Image: The Navios Flow Cytometer offers a solution for advanced cytometry applications with workflows for high throughput laboratories (Photo courtesy of Beckman Coulter).
Tularemia is a zoonotic disease that occurs in the Northern Hemisphere and is caused by Francisella tularensis. In Europe, more than 500 cases are reported annually and Turkey and the USA also have substantial disease burdens.

No clinical or laboratory manifestations are pathognomonic for tularemia; preliminary diagnosis is based on exposure risk and compatible clinical presentation. Clinical manifestations include the ulceroglandular, glandular, oroglandular, and oculoglandular forms; septicemic (typhoidal) form; and respiratory form.

Scientists from the České Budějovice Hospital (České Budějovice, Czech Republic) and their colleagues used laboratory records and local hospital and unit diagnostic indices, and retrospectively identified all cases of tularemia that were managed in the infectious disease units at two hospital during January 1, 2003, through December 31, 2015. The control group included a consecutive group of ill adults who were investigated for possible tularemia in the same two units during January 1, 2012, through December 31, 2015.

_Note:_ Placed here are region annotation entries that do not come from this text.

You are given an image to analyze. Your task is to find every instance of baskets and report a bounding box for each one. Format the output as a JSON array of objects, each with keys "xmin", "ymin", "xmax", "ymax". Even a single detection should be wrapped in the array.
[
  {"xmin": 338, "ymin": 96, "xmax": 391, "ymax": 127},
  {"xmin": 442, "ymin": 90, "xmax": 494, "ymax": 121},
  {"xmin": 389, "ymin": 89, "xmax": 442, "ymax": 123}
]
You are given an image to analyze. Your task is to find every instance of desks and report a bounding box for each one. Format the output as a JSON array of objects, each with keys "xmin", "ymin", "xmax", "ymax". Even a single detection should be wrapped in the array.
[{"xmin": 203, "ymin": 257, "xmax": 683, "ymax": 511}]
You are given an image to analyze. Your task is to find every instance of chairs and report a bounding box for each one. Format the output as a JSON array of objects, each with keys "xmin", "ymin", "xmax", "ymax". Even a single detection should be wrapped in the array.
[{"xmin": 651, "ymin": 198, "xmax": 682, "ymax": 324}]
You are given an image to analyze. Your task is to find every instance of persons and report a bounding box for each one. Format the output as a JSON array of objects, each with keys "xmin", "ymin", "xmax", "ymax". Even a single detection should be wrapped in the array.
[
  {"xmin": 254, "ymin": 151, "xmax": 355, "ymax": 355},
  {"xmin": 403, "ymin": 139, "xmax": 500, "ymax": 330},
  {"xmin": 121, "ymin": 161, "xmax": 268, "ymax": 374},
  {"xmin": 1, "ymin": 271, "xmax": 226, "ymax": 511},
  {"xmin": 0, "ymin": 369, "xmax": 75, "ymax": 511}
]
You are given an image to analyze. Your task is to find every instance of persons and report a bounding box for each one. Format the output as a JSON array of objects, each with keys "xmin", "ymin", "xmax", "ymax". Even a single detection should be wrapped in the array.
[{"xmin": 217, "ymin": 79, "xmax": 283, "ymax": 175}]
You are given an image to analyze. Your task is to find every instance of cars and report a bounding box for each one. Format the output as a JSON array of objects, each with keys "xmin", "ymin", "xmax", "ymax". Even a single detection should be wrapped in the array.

For serologic testing, the team used a commercial agglutination test, the Tularemia Diagnostic Set. They also performed blood cultures using BacT/ALERT 3D and species was determined by polymerase chain reaction (PCR). The investigators used a flow cytometry–based test for quantifying the percentage of CD3+ T cells with the CD4–/CD8– phenotype for predicting tularemia. The samples were processed using either a Cytomics FC500 (before 2014) or Navios (starting in 2013) flow cytometer and CXP (for Cytomics FC500).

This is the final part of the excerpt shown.